[Texto fornecido]
Logo após o batismo de Culpepper, Deus começou a agir na escola
que os missionários mantinham na mesma cidade. A história do que aconteceu está
na continuação do testemunho do próprio Culpepper.
Avivamento nas Escolas
Na noite daquele domingo [um dia após o meu batismo no Espírito],
uns três ou quatro casais reuniram-se em nossa casa, outra vez. Oramos por
aproximadamente duas horas, e o grupo inteiro de 10 a 12 pessoas foi
tremendamente visitado. Todos ficaram cheios de alegria, alegria transbordante
e indizível, cheio de glória. Rimos, choramos, louvamos a Deus por muito tempo.
Estávamos cheios de gozo, mas não sabíamos o que Deus estava para fazer. Ele
estava preparando tudo para um grande avivamento, trabalhando em nossos
corações, não só em Hwanghsien, mas em vários outros lugares ao mesmo tempo.
A missão batista tinha uma escola em Hwanghsien, para alunos de
12 a 18 anos. Havia umas 600 garotas na escola feminina e uns 1000 garotos na
escola masculina. Na segunda-feira, as escolas estavam recomeçando as aulas,
depois das férias de inverno. Embora fosse uma escola missionária, só havia uns
150 garotos e 120 garotas batizados. Os outros eram, quase todos, de famílias
cristãs, mas que ainda não tinham experimentado uma conversão.
[/Texto fornecido]
[Listagem fornecida]
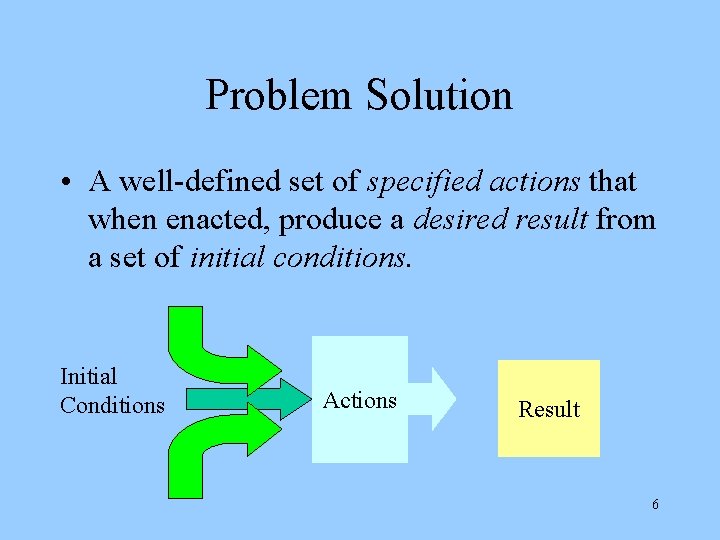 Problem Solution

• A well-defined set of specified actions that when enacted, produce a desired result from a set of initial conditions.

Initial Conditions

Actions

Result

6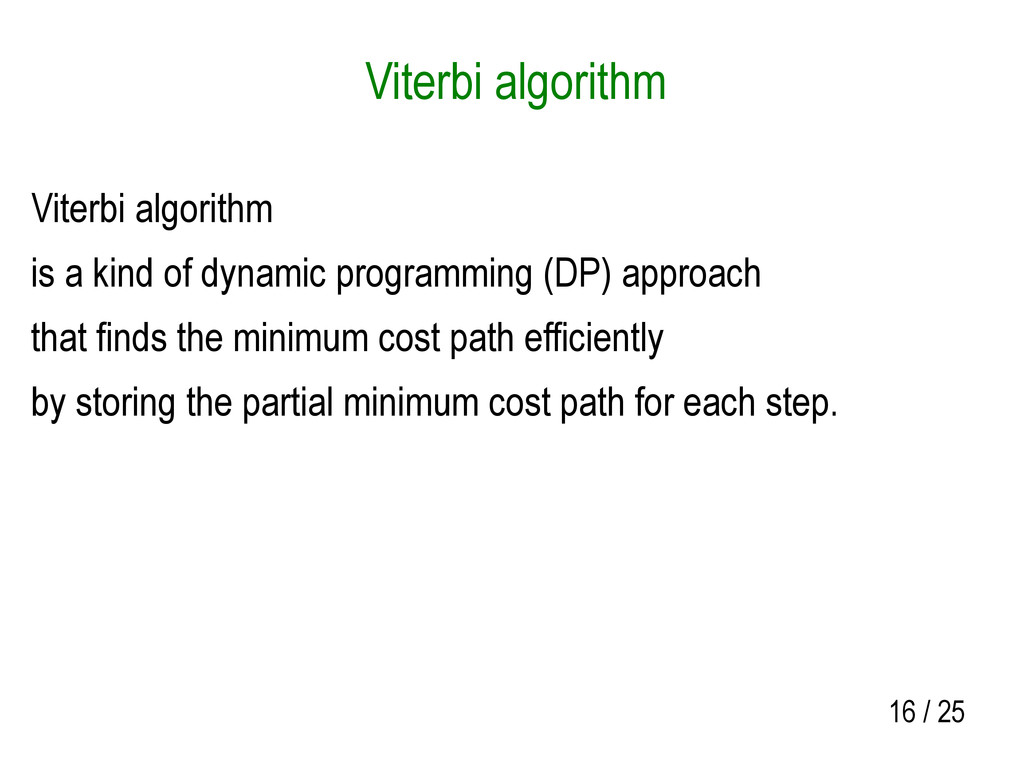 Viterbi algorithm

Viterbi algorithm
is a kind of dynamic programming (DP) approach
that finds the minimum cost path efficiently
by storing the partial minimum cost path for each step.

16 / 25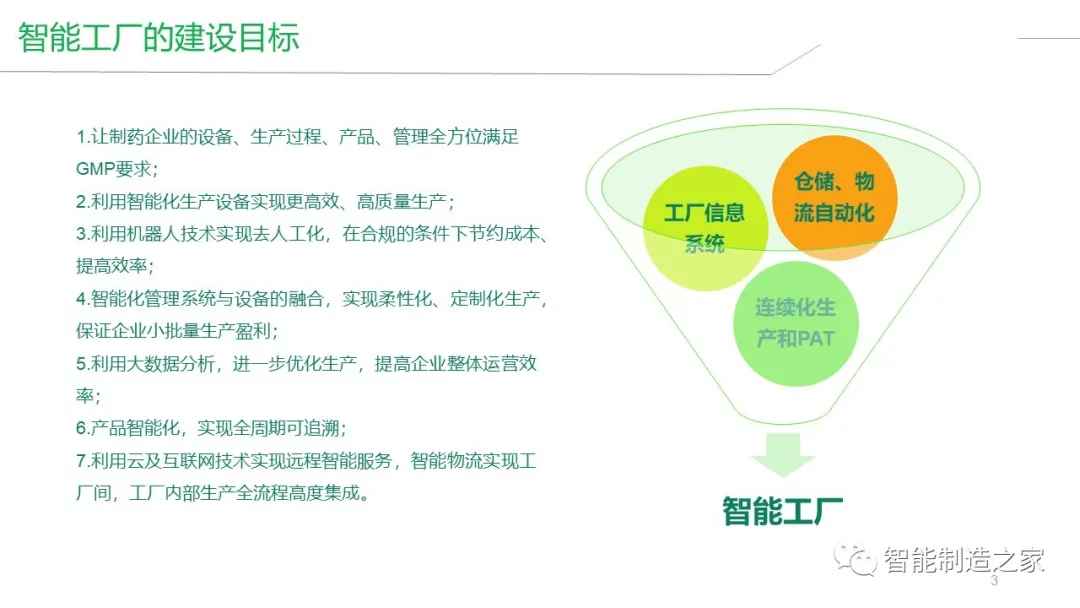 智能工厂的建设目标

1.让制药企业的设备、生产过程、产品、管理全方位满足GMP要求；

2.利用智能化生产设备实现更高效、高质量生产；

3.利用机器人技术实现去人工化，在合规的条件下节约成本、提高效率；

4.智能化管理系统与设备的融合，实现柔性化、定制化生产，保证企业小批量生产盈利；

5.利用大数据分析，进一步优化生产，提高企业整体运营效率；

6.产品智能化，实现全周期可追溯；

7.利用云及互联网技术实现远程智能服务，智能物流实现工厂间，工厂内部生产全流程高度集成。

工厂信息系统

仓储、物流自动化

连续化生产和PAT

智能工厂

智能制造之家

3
[/Listagem fornecida]
[Listagem fornecida]
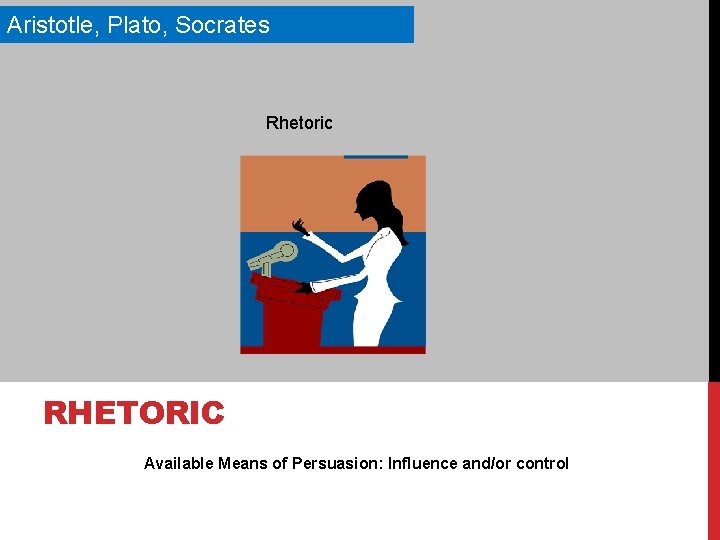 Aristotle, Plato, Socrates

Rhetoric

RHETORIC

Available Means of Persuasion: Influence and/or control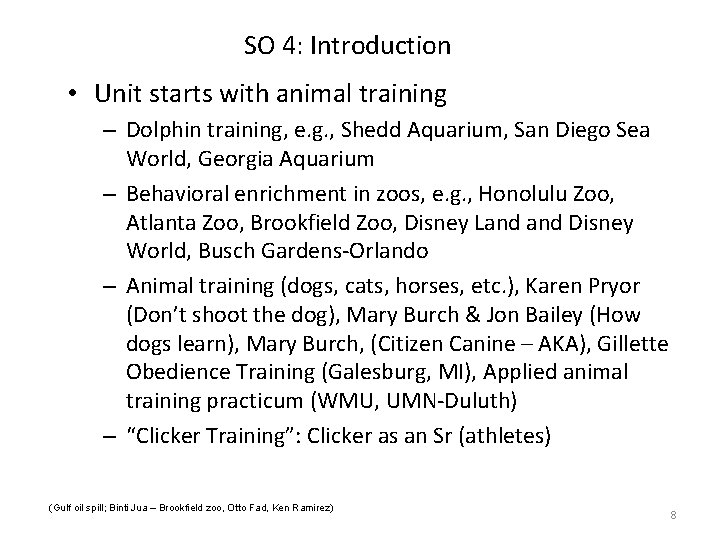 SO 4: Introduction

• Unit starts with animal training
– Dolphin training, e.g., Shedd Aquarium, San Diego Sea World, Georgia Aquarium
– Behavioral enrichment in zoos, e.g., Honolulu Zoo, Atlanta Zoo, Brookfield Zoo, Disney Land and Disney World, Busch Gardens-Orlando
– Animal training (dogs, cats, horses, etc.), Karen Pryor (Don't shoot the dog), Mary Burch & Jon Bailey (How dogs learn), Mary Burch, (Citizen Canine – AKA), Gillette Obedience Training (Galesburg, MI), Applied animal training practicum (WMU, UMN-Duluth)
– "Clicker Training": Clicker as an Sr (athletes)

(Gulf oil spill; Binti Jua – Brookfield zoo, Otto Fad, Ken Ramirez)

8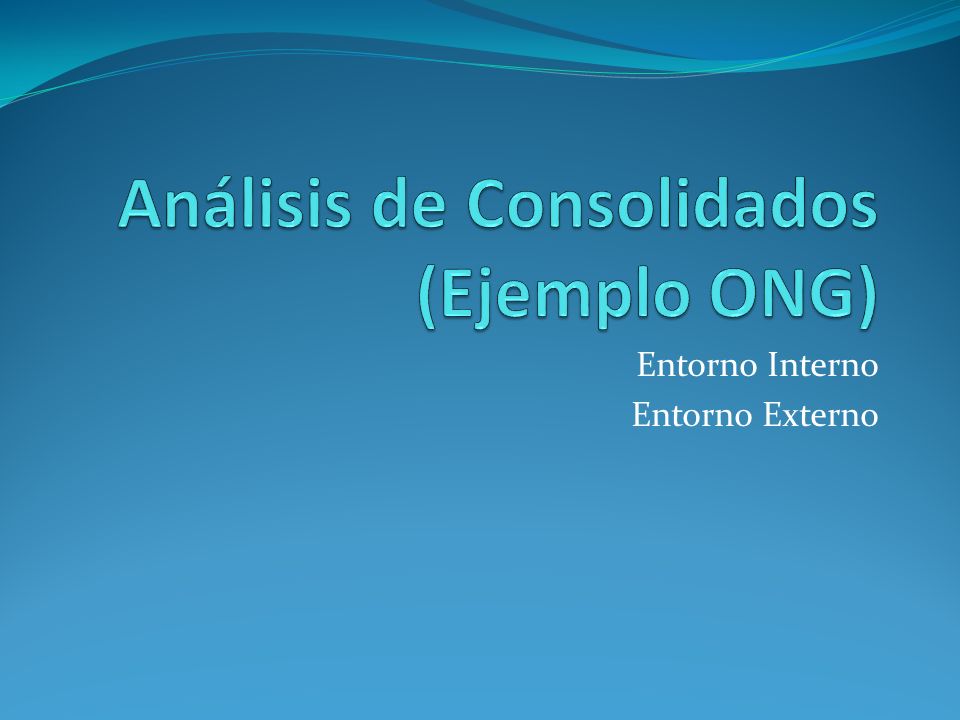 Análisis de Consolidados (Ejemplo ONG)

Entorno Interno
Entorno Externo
[/Listagem fornecida]
[Listagem fornecida]
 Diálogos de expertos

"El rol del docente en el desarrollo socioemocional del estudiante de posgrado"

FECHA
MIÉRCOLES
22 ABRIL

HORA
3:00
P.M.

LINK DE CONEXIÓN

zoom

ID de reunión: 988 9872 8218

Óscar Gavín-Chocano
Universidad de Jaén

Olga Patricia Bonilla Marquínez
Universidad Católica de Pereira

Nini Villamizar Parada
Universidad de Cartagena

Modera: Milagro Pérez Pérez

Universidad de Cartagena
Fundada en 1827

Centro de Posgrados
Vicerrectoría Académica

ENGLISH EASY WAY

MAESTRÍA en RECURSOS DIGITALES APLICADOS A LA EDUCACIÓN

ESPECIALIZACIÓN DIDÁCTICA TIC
[/Listagem fornecida]
• Tarefas
(1) Traduza para o inglês esta frase do relato sobre o avivamento em Hwanghsien: "Rimos, choramos, louvamos a Deus por muito tempo."
(2) Segundo o relato sobre o avivamento em Hwanghsien, quantas garotas havia na escola feminina?
(3) Continue o relato sobre o avivamento em Hwanghsien a partir da última frase apresentada.

• Respostas
(1) We laughed, we cried, we praised God for a long time.

(2) Umas 600 garotas.

(3)
Ao chegarem à escola naquela segunda de manhã, os alunos
encontraram um ambiente já fortemente carregado com a presença do Espírito
Santo. Sem que ninguém organizasse nada ou tomasse qualquer iniciativa, os
alunos começaram a sentir forte convicção de pecados. Tomados de surpresa, os
professores nos chamaram, no seminário, para ir até lá e ajudá-los.
Quando cheguei lá, havia quatro ou cinco garotos e o mesmo
número de garotas em salas desocupadas. Sentindo grande convicção de pecados e
chorando, confessaram que haviam mentido aos pais, colado nas provas, roubado
objetos uns dos outros e sido desonestos em outras ocasiões. Ficamos com eles
por algumas horas, até acertarem a vida com Deus e alcançarem a paz.
Pensamos que no dia seguinte tudo voltaria ao normal e que as
aulas começariam para valer. Mas não foi o que aconteceu. O diretor das duas
escolas mandou um recado para mim e para o Pr. Wong (um dos pastores chineses),
dizendo que Deus estava enviando um avivamento e que ele iria cancelar as aulas
por um tempo. Pediu que eu assumisse uma reunião por dia (às 10 horas da manhã)
e o Pr Wong, a outra (às 19 horas).
Os alunos enchiam a capela, mais ou menos 1.500 pessoas, em cada
reunião. Um bom grupo daquelas 200 pessoas que haviam sido visitadas na semana
anterior [veja a parte II desta série] estava presente também. Ficavam em pé,
em volta do auditório, nas paredes.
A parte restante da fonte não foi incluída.